The electricity was off on the day that we moved in and my brother and sister helped us to carry everything up two flights of stairs. Now I meet a man with rubbery skin and a van who answered my ‘free furniture’ ad and he and I carry it back down the stairs.

He rubs the Indonesian coffee table, made from a single block of wood that we bought in Camden Street when we seemed to have money to spend on things like that. He will sell everything else – he has a family to support and is trying to find ways to make money – but he will keep this for himself. We can't bring it back to our house that is full of the landlord's furniture.

Letting go

I don’t remember feeling nervous when we bought the place. We had the city and our lives at our feet. Now I am nervous, untrusting of my decision-making abilities. Two years of living in it, eight years of renting it, with each recessionary year bringing a new tenant and lower rent.

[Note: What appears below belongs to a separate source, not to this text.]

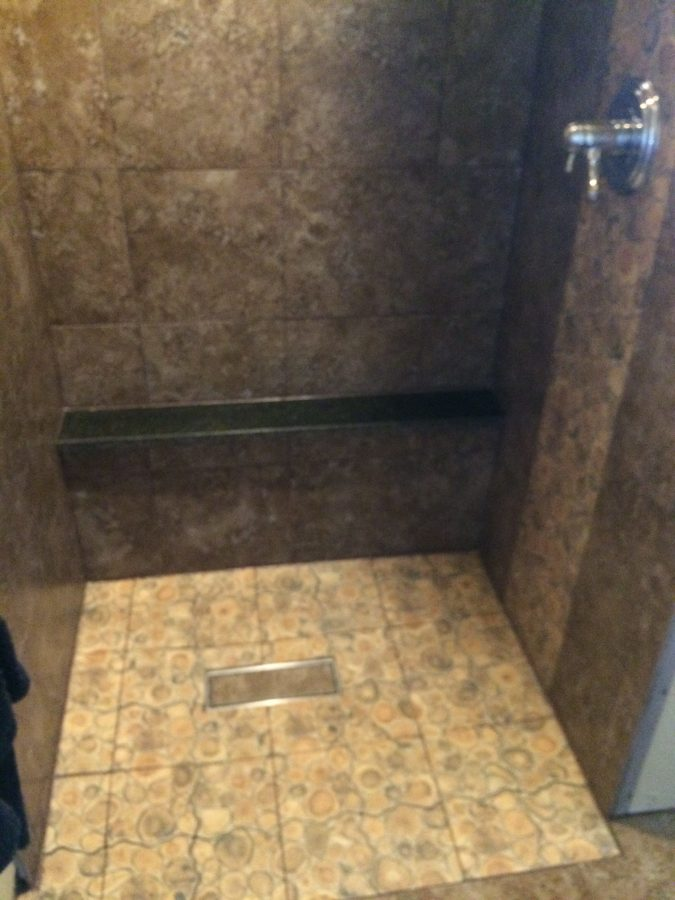 Caulked floor with mismatched tile insert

Two years of Airbnb, changing sheets daily and meeting strangers in the middle of the night. Back to landlording and now, as rents reach an unbearable cusp, we let go.

We have finally broken through the skin of 10 years of negative equity, our chance has come to drop the weight, but I am still worried. I can see myself looking out from the train at that place and I will wonder if, had we kept hoofing money into it, would it have paid off some day, in some way, for our children if not for us.

I meet a man representing the buyer for the final inspection. He does this half a dozen times a day. He calls the solicitor to tell her it’s good to go. We are standing by the window and a Dart passes as he asks about the keys.

A glut of tears comes again and then the intense emotion, not quite relief or happiness, not sadness or fear

My four month old is strapped to my chest, cheeks flaming from her burgeoning teeth. I fumble with the bunch and I put them in his hand, blurting, “This place has been such a burden to us.”

“What’s that?”

I say it louder and my voice cracks, my face gets warm and a tear rolls down my cheek.

“It has been such a burden to us.”

He mumbles that a lot of people were caught out and we get into the lift. On the street he reaches out his hand before drawing into me and giving me a fatherly kiss on the cheek.

I drive past Trinity College, Busáras, The Five Lamps. The tears peter out in North Strand.

I open the door to our rented home in Donnycarney, grateful that, at just shy of €1,800 a month, we have somewhere to live.

We hope that the landlord does not make the same decision that we made. Please don’t sell. Please don’t sell.

A glut of tears comes again and then the intense emotion, not quite relief or happiness, not sadness or fear – whatever it is, it is gone.